There are people who get offended by "blonde jokes" especially of course, blonde haired women. This is because blonde jokes are based on the stereotype that blondes are promiscuous and dumb, although we all know that this is not generally true.

But it must be said that blonde jokes can be very funny, just as long as you don't actually believe the jokes about blonde women. So just laugh at these blonde jokes without actually believing them! Enjoy!



Jokes:

"A dumb blonde and a smart blonde are walking down the street when they see a $100 note on the ground. Who picks it up?" ...

... "The dumb blonde, the smart blonde does not exist."


"How many blondes does it take to screw in a lightbulb?" ...

... "100! 1 to hold the lightbulb and 99 to move the house anti-clockwise."


"A blonde is driving down a countryside road when she sees another blonde in a rowboat trying to row her way through a field." ...

... "The blonde in the car yells out "it is blondes like you that give us a bad name and I would come over there and give you a piece of my mind if i could swim."


"Brunette: Have you met my identical twin sister yet?" ...

... "Blonde: No, what does she look like?"


"How can you tell if a blonde has been making chocolate chip cookies?" ...

... "there are m&m shells all over the kitchen floor."


"2 blondes are driving to Disneyland when they finally come to a sign that says "Disneyland Left"." ...

... "They both started crying and drove back home."


"What do you call a blonde that dyes her hair red?" ...

... "Artificial intelligence."


"How to you get a blonde to run laps?" ...

... "Put her in a large round room and tell her to stand in the corner."


"What is the first thing that a blonde always does in the morning?" ...

... "Goes home."


"Three blondes walk into a building." ...

... "You would think that one of them would have seen it, but sadly no."


"A blonde is standing on one side of the river when she sees another blonde on the other side. She yells out to her "How do you get to the other side of the river?"." ...

··········

Extract the entire blonde jokes page above, reproducing every line verbatim.

## RAW DATA
··········

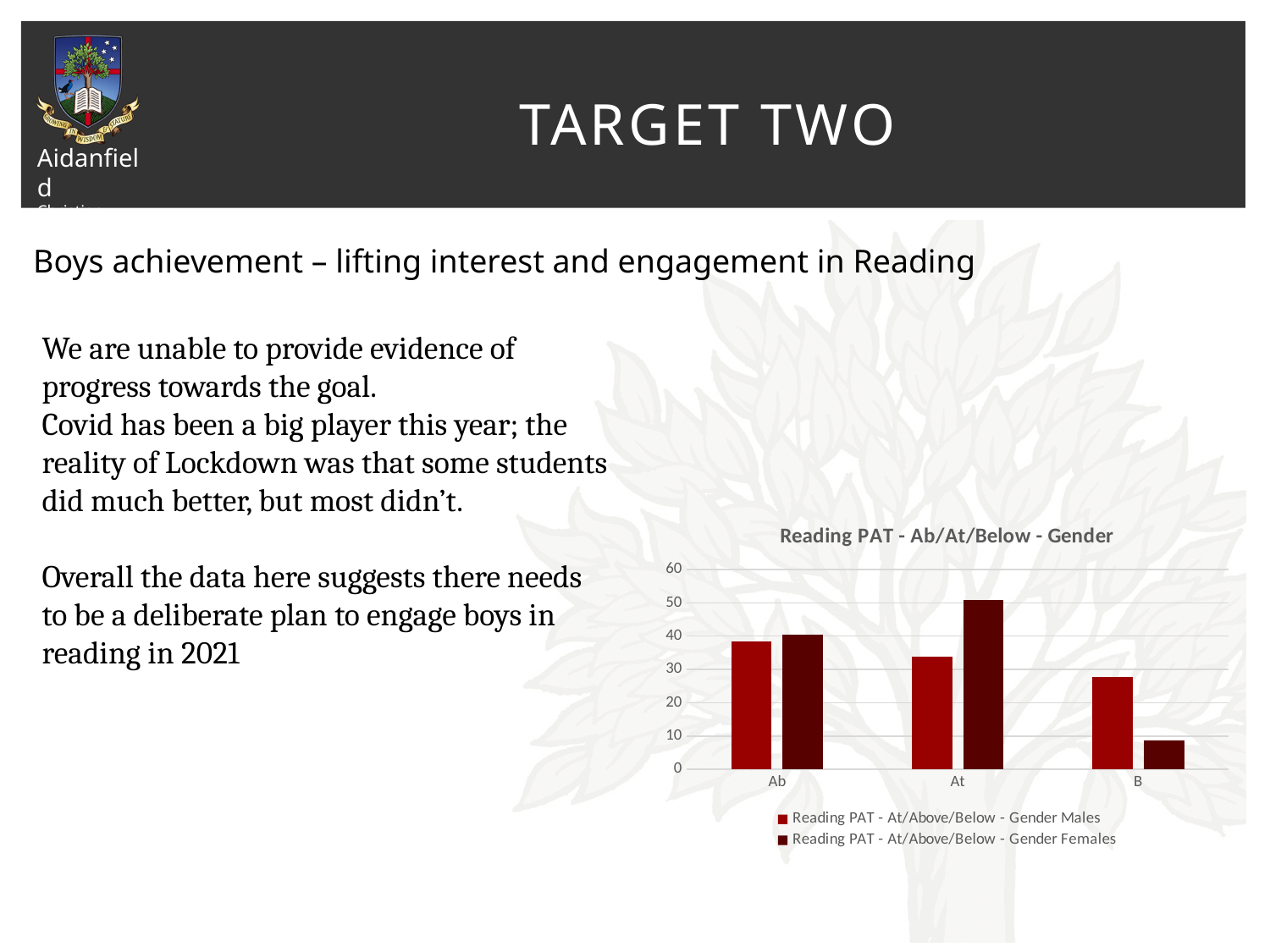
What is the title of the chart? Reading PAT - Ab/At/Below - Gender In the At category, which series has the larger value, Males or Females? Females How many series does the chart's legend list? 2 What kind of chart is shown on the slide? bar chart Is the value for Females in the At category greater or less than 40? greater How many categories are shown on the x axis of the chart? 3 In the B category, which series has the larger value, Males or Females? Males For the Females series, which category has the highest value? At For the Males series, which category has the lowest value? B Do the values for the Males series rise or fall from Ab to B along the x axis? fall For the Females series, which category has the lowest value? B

··········

## TASK OUTPUT
There are people who get offended by "blonde jokes" especially of course, blonde haired women. This is because blonde jokes are based on the stereotype that blondes are promiscuous and dumb, although we all know that this is not generally true.

But it must be said that blonde jokes can be very funny, just as long as you don't actually believe the jokes about blonde women. So just laugh at these blonde jokes without actually believing them! Enjoy!



Jokes:

"A dumb blonde and a smart blonde are walking down the street when they see a $100 note on the ground. Who picks it up?" ...

... "The dumb blonde, the smart blonde does not exist."


"How many blondes does it take to screw in a lightbulb?" ...

... "100! 1 to hold the lightbulb and 99 to move the house anti-clockwise."


"A blonde is driving down a countryside road when she sees another blonde in a rowboat trying to row her way through a field." ...

... "The blonde in the car yells out "it is blondes like you that give us a bad name and I would come over there and give you a piece of my mind if i could swim."


"Brunette: Have you met my identical twin sister yet?" ...

... "Blonde: No, what does she look like?"


"How can you tell if a blonde has been making chocolate chip cookies?" ...

... "there are m&m shells all over the kitchen floor."


"2 blondes are driving to Disneyland when they finally come to a sign that says "Disneyland Left"." ...

... "They both started crying and drove back home."


"What do you call a blonde that dyes her hair red?" ...

... "Artificial intelligence."


"How to you get a blonde to run laps?" ...

... "Put her in a large round room and tell her to stand in the corner."


"What is the first thing that a blonde always does in the morning?" ...

... "Goes home."


"Three blondes walk into a building." ...

... "You would think that one of them would have seen it, but sadly no."


"A blonde is standing on one side of the river when she sees another blonde on the other side. She yells out to her "How do you get to the other side of the river?"." ...